Methods: The data source was prescription claims from a mid-Atlantic state Medicaid program for the years 1997, 2001, and 2006. The dataset comprised youth less than 20 years of age on January 1st of the study years who were enrolled in the Medicaid program for at least 10 months of continuous eligibility. Psychotropic medications included the following classes: stimulants, antipsychotics, antidepressants, anticonvulsant-mood stabilizers, lithium, alpha agonists, and anxiolytics/sedative hypnotics. Logistic regression modeling used year (2006 and 1997) and race/ethnicity (White, African American, Hispanic, Unknown, and Other) as grouping variables and psychotropic medication use as the dependent variable and adjusted for age group, gender, and eligibility category. Results: The population of Medicaid-eligible youth less than 20 years of age grew from 208,950 in 1997 to 371,819 in 2006. Hispanic enrollees were 3.75 times more common and youth eligible for SCHIP rose 3-fold (13.9%-41.9%) from 1997 to 2006. The annual prevalence of psychotropic medication use in 2006 was 11% (n=40,768). For the ten-year period, white youth were significantly more likely than African American youth to be dispensed a psychotropic medication (OR 2.58, CI=2.53, 2.64. The rank order of psychotropic medication class use was: stimulants (6.3%), anxiolytic/hypnotic sedatives (3.0%), and antidepressants (2.6%). Conclusion: Race/ethnicity continues to play an important role in explaining psychotropic medication patterns in Medicaid-enrolled youth. Access is an unlikely barrier to lower psychotropic use among non-whites and cultural issues should be explored.

Learning Objectives:
Describe the patterns of racial disparity in psychotropic drugs prescribed for Medicaid-insured youth in a Mid-Atlantic state over the decade (1997-2006). Discuss the variation in racial disparities in three leading psychotropic classes.
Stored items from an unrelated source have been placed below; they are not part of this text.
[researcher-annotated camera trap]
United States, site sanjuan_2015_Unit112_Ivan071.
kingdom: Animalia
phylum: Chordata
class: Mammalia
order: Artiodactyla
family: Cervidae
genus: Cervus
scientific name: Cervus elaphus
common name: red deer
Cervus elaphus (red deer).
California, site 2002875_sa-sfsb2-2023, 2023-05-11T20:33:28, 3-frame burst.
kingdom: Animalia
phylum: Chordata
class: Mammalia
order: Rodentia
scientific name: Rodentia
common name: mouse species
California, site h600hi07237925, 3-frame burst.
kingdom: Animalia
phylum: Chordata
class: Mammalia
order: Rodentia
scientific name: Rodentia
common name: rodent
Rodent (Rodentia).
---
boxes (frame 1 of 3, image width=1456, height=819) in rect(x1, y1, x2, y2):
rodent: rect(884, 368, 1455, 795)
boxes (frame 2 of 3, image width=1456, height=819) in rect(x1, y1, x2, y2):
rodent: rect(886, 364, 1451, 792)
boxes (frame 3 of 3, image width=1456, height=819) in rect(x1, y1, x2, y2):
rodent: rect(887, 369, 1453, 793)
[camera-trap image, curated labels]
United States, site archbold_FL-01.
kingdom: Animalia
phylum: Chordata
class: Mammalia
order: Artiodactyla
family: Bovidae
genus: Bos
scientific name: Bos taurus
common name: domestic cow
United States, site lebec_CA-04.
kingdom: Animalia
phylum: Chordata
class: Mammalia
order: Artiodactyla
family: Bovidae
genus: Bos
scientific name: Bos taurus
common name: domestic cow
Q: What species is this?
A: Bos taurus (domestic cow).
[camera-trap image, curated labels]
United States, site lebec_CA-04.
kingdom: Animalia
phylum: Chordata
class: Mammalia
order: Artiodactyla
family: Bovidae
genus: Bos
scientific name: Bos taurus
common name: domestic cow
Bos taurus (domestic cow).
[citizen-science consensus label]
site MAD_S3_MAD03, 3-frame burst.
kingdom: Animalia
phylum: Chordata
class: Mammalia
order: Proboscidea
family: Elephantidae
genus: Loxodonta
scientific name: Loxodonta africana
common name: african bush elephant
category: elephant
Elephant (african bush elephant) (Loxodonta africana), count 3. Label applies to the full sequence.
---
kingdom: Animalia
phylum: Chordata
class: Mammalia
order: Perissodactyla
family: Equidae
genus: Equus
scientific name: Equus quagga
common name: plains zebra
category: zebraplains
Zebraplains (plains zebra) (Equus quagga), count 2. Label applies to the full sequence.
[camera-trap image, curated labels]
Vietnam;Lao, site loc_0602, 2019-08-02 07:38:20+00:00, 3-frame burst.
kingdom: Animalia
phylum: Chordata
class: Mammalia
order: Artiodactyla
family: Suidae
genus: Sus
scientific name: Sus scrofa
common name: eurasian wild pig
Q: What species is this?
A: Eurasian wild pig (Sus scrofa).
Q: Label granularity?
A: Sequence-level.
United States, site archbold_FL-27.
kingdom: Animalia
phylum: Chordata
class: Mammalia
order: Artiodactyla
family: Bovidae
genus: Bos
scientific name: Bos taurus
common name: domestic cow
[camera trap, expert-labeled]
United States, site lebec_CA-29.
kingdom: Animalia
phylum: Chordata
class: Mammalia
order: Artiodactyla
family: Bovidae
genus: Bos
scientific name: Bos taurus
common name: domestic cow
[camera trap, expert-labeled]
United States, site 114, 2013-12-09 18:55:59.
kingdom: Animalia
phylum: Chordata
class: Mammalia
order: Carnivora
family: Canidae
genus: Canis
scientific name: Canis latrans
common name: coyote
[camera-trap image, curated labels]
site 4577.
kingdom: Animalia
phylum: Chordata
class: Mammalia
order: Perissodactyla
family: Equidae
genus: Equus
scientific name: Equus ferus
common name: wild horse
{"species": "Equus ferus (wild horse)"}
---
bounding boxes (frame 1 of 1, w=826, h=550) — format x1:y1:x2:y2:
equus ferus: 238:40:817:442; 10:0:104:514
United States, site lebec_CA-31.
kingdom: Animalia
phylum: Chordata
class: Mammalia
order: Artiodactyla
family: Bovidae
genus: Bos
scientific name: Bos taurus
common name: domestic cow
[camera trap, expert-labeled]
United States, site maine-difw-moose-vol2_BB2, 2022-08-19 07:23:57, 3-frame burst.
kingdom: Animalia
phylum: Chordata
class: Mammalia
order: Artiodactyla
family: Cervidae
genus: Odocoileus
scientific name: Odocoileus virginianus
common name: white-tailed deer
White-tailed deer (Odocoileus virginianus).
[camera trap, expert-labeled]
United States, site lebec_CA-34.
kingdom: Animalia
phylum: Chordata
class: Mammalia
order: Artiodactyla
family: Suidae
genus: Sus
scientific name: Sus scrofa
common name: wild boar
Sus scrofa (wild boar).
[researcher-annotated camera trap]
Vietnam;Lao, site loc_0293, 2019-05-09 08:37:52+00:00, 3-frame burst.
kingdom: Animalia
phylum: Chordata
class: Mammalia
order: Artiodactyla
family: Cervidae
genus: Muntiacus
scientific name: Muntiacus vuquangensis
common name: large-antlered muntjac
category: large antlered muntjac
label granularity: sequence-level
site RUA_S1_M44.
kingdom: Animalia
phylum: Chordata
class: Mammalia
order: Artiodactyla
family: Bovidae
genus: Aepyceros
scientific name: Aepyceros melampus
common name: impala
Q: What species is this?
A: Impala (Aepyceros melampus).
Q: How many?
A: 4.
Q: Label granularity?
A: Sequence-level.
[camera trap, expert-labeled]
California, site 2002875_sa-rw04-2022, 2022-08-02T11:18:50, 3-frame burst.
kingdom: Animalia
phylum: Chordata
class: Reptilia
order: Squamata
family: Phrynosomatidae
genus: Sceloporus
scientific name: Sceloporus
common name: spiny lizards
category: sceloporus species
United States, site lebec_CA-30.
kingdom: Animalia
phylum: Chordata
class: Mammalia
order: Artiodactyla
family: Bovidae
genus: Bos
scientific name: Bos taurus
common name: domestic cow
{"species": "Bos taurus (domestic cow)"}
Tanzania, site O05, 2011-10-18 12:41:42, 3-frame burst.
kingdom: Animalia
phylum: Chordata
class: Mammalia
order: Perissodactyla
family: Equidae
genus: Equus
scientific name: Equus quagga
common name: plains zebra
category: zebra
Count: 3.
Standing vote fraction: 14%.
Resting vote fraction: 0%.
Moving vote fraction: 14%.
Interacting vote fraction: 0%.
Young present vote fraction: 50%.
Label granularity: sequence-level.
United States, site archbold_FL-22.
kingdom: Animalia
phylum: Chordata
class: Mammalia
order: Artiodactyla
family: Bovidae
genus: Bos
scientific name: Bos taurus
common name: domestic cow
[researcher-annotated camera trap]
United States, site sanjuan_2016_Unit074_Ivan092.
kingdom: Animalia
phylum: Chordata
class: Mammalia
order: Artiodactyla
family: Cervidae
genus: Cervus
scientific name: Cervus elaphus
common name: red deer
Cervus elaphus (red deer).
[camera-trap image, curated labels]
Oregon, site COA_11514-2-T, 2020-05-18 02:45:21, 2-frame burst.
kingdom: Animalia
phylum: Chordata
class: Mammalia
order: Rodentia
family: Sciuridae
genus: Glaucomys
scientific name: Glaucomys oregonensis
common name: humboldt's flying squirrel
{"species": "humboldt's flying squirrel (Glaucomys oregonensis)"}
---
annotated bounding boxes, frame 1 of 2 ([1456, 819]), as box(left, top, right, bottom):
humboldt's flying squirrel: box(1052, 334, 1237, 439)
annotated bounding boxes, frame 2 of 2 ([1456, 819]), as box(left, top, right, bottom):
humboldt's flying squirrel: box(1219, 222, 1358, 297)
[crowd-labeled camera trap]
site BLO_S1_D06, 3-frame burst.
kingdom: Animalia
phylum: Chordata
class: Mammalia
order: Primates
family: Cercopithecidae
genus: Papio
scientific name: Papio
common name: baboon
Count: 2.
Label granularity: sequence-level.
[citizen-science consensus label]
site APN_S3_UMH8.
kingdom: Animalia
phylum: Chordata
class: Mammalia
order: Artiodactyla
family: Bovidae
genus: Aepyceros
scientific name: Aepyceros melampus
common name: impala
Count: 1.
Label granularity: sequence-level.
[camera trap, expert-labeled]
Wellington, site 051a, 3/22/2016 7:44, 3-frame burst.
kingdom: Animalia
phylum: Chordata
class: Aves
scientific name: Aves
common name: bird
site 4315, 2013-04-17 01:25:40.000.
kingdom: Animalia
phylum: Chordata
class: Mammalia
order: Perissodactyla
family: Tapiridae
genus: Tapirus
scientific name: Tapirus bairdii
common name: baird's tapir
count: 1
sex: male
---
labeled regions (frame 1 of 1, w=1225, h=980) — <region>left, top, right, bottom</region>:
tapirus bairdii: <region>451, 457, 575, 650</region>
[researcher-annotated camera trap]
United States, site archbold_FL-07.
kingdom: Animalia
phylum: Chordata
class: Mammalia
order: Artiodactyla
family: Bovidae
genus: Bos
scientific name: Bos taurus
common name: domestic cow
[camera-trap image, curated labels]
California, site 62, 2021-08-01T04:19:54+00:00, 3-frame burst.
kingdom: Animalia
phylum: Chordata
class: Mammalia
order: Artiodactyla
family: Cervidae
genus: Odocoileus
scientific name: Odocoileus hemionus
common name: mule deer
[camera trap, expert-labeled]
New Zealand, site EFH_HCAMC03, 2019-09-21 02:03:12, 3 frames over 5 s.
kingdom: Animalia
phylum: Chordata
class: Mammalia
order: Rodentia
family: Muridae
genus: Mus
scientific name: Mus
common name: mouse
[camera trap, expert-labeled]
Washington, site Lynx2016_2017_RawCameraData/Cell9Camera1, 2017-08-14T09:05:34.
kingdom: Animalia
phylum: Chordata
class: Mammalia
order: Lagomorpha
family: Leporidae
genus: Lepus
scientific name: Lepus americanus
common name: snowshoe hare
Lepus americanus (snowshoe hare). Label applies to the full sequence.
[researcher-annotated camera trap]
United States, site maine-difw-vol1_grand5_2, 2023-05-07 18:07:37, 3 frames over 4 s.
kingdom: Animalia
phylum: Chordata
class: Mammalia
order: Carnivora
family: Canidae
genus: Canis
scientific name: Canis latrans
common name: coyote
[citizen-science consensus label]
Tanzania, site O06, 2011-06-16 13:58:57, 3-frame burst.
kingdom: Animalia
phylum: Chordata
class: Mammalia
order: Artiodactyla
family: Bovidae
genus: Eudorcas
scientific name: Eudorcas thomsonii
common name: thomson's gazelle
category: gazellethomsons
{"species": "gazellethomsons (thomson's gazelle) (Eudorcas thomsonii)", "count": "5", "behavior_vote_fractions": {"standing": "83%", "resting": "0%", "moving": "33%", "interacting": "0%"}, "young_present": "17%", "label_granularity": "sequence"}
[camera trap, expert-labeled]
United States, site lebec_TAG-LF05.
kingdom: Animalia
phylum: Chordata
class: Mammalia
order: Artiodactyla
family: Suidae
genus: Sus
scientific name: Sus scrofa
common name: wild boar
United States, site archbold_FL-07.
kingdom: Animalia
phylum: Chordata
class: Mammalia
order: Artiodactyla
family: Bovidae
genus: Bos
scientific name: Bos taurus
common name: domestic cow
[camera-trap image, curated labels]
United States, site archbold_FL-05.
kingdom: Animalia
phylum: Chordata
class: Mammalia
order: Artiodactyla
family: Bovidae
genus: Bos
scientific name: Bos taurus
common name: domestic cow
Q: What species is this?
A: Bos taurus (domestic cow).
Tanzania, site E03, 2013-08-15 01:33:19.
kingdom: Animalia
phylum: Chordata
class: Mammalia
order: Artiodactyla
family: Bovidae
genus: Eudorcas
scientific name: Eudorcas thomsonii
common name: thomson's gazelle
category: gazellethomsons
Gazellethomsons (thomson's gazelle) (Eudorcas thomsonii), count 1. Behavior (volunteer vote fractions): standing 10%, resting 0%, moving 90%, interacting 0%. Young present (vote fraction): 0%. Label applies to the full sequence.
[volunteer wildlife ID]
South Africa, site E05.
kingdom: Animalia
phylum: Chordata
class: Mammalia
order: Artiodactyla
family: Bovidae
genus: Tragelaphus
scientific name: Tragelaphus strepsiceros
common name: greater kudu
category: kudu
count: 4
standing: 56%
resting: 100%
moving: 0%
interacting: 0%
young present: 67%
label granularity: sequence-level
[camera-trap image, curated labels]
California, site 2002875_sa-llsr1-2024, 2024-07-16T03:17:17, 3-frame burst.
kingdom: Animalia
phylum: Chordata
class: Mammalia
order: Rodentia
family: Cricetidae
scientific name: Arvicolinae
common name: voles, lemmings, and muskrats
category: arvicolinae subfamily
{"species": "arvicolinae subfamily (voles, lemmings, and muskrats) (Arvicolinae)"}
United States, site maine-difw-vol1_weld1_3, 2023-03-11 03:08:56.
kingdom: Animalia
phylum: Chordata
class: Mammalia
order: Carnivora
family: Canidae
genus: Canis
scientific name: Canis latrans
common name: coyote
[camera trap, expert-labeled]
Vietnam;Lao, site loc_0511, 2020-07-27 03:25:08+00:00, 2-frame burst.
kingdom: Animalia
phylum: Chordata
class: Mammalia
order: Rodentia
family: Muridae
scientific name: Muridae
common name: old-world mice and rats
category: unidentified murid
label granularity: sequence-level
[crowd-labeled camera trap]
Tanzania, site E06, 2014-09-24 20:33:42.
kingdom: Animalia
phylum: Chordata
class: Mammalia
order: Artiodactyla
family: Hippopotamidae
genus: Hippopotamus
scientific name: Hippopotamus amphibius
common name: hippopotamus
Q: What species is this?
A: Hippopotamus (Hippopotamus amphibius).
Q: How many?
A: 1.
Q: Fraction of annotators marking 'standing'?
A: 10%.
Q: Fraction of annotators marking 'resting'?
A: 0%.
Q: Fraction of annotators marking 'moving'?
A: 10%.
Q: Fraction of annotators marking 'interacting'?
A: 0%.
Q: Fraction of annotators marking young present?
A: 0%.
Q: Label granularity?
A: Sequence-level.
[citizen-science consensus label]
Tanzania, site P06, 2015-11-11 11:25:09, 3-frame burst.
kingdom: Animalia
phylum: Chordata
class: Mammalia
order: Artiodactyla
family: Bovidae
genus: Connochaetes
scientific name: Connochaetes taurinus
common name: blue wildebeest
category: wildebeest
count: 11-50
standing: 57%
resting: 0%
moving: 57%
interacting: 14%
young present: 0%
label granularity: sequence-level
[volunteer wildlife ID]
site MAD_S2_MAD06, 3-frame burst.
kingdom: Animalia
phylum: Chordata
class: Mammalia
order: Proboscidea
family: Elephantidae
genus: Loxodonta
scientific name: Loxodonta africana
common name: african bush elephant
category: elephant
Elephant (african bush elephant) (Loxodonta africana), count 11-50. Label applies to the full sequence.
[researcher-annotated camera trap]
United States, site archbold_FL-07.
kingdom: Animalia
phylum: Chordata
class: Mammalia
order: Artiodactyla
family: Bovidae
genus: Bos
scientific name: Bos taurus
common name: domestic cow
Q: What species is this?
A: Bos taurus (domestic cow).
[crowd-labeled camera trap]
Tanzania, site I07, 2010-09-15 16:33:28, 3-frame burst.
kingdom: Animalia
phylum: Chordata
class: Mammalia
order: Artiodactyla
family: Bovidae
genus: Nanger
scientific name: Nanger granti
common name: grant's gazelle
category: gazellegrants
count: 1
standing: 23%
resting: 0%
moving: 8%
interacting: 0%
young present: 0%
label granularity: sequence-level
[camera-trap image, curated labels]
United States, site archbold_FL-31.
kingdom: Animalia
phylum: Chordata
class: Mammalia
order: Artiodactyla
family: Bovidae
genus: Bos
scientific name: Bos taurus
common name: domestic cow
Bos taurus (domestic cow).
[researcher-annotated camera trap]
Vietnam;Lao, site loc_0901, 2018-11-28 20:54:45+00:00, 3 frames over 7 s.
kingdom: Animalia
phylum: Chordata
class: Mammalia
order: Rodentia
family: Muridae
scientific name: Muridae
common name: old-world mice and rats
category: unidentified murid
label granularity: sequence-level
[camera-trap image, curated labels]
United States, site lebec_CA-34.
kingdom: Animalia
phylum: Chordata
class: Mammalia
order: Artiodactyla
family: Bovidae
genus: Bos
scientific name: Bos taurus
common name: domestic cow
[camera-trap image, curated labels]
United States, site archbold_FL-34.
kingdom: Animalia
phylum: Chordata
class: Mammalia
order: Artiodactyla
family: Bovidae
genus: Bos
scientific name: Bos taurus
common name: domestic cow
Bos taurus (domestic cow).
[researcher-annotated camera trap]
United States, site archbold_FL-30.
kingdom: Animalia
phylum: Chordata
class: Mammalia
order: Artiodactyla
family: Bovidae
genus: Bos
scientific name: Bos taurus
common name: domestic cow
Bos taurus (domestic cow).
Presenting author's disclosure statement:

Qualified on the content I am responsible for because: My dissertation research work is in the area of racial disparities in psychotropic medications prescribed for youth.
Any relevant financial relationships? No

I agree to comply with the American Public Health Association Conflict of Interest and Commercial Support Guidelines, and to disclose to the participants any off-label or experimental uses of a commercial product or service discussed in my presentation.